O problema não está na tecnologia em si. Pelo contrário, a IA pode ser uma grande aliada no aprendizado. O risco começa quando ela deixa de ser ferramenta e passa a ser substituta do esforço. Quando o aluno apenas copia, entrega e segue, sem ler, sem pensar, sem construir. Ele até ganha tempo, mas perde algo muito maior: o desenvolvimento do raciocínio.

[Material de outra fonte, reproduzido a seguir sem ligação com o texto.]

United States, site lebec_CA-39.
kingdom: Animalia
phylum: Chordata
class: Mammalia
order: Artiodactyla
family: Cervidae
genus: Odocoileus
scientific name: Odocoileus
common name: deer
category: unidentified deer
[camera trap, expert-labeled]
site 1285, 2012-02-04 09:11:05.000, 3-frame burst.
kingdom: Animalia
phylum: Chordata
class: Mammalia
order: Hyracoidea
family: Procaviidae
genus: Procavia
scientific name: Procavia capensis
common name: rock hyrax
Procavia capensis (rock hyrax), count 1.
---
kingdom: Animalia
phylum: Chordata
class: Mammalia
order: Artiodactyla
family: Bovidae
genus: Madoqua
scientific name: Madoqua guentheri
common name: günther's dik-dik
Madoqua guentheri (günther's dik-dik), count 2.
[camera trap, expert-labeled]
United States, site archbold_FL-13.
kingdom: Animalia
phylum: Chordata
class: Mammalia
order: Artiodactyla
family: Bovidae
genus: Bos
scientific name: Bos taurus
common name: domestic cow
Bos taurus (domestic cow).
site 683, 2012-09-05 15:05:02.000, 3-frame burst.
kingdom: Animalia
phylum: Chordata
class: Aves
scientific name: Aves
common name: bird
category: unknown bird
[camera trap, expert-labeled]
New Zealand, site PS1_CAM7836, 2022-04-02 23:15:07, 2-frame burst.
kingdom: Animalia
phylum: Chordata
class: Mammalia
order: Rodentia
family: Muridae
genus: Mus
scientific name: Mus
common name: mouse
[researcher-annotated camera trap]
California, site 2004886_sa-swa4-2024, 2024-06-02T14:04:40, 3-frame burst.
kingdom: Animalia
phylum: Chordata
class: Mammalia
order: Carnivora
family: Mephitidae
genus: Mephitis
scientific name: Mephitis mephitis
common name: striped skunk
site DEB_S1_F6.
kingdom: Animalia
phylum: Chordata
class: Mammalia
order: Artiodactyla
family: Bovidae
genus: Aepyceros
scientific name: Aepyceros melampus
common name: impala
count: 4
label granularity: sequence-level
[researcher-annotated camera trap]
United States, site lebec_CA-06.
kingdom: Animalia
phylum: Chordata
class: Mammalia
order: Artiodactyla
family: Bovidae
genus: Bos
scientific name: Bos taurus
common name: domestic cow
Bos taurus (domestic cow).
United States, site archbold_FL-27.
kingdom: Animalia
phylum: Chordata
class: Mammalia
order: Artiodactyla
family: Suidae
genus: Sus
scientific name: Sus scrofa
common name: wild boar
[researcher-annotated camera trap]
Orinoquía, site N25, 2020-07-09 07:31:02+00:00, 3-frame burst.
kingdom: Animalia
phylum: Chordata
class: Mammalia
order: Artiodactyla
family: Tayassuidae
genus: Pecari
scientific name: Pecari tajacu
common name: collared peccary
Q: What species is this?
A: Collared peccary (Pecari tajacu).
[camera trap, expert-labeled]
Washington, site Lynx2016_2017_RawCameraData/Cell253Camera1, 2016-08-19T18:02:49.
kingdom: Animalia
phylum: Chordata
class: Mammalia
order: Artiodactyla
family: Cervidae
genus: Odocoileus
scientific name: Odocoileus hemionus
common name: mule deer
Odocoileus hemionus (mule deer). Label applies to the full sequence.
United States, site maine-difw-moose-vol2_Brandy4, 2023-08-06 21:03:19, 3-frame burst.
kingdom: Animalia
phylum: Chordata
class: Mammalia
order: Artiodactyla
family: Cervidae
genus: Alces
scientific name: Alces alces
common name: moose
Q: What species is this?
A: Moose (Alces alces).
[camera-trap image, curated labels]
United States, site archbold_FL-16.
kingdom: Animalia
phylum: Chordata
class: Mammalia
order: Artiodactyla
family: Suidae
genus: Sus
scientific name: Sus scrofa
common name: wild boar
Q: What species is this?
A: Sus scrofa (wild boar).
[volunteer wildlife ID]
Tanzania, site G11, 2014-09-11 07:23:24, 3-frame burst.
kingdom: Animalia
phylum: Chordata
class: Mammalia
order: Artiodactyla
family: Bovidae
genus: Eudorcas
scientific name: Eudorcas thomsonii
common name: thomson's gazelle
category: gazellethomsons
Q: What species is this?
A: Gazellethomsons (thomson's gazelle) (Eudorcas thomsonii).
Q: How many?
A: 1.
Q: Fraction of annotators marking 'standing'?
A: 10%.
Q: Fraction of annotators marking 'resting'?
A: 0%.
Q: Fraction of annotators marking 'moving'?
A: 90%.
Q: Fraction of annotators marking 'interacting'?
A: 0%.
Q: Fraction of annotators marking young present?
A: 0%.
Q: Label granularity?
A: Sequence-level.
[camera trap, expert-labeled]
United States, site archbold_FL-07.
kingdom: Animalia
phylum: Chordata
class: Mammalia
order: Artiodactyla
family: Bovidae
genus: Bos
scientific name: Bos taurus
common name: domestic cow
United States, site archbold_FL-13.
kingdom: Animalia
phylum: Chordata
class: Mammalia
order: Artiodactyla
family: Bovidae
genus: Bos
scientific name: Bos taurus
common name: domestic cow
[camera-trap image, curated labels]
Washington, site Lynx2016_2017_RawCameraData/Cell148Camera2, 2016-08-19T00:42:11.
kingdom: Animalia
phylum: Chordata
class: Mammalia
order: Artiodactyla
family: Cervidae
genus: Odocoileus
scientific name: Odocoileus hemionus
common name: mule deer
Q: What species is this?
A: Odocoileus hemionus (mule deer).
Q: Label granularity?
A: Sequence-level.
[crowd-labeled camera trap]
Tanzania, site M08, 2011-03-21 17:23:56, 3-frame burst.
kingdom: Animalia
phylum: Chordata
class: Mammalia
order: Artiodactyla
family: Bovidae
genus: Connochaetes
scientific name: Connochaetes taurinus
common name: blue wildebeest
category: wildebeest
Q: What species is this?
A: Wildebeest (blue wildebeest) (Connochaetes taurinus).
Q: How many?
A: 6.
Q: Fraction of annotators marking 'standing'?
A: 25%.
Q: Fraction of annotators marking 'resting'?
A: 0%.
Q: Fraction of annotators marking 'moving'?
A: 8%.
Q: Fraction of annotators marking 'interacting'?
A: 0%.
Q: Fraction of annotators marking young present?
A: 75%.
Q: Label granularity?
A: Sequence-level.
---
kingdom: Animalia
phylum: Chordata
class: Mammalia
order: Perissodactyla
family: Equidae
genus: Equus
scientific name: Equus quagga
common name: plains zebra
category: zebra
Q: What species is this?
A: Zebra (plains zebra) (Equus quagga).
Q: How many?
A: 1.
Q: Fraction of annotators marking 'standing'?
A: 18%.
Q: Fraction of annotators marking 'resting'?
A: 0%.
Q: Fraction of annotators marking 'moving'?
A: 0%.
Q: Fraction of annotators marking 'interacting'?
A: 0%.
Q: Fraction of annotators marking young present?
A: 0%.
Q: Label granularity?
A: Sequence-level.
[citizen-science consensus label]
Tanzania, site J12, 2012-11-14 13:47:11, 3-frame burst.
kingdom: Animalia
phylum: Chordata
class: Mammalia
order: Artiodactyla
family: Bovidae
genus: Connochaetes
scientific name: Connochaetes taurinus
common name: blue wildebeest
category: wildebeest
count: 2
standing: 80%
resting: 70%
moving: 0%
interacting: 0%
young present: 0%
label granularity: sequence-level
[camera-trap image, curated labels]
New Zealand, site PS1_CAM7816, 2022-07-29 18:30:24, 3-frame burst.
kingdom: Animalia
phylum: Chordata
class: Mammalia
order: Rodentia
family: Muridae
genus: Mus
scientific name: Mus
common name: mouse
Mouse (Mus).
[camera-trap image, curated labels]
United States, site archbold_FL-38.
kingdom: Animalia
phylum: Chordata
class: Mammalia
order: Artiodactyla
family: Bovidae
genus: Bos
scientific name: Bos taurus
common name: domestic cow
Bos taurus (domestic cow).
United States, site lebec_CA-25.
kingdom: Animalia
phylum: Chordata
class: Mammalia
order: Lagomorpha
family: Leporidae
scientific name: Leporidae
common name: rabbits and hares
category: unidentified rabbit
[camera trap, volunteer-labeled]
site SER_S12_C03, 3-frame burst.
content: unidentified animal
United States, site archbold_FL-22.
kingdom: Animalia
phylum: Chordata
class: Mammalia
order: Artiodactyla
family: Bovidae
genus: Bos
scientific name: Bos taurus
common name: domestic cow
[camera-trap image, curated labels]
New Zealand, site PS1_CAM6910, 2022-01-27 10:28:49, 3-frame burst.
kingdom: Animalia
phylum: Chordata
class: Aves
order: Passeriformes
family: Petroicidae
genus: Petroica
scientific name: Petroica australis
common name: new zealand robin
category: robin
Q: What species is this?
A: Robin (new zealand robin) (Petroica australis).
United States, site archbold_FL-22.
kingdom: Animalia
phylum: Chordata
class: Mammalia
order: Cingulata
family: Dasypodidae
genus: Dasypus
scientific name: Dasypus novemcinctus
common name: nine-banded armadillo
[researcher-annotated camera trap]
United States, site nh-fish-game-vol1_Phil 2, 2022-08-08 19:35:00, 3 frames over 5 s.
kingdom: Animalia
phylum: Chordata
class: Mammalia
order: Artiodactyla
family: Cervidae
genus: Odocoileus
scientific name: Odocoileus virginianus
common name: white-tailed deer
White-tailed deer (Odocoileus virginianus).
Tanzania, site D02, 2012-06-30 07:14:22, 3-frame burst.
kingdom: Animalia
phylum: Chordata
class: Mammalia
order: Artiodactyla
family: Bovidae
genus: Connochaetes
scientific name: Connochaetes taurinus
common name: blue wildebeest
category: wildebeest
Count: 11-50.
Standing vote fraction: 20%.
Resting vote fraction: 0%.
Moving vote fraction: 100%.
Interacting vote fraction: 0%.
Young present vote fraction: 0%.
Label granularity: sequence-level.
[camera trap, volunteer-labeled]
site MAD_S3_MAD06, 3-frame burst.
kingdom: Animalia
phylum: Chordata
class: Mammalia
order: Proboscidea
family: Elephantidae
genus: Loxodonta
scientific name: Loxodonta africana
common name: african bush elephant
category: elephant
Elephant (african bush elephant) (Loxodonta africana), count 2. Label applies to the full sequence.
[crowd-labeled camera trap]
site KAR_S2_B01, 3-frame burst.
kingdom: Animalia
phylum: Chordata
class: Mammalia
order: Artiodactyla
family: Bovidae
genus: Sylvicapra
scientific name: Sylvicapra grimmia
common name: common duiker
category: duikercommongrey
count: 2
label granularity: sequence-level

Segundo o educador José Moran, “as tecnologias ampliam possibilidades, mas exigem mediação consciente para que gerem aprendizagem real”. Ou seja, não é sobre proibir, é sobre orientar. Ensinar o filho a usar a inteligência artificial para pesquisar, organizar ideias, revisar textos… e não simplesmente “fazer por ele”.
Em casa, vale uma conversa clara e sem julgamento. Perguntar: “Você entendeu o que entregou?” já abre espaço para reflexão. Estimular que ele escreva ao menos uma parte com as próprias palavras, que revise, que questione. Aprender dá trabalho e isso faz parte do processo.A inteligência artificial veio para ficar. A grande diferença estará na forma como nossos filhos vão usá-la: como muleta… ou como trampolim. E essa escolha, na maioria das vezes, começa com a orientação que recebem dentro de casa.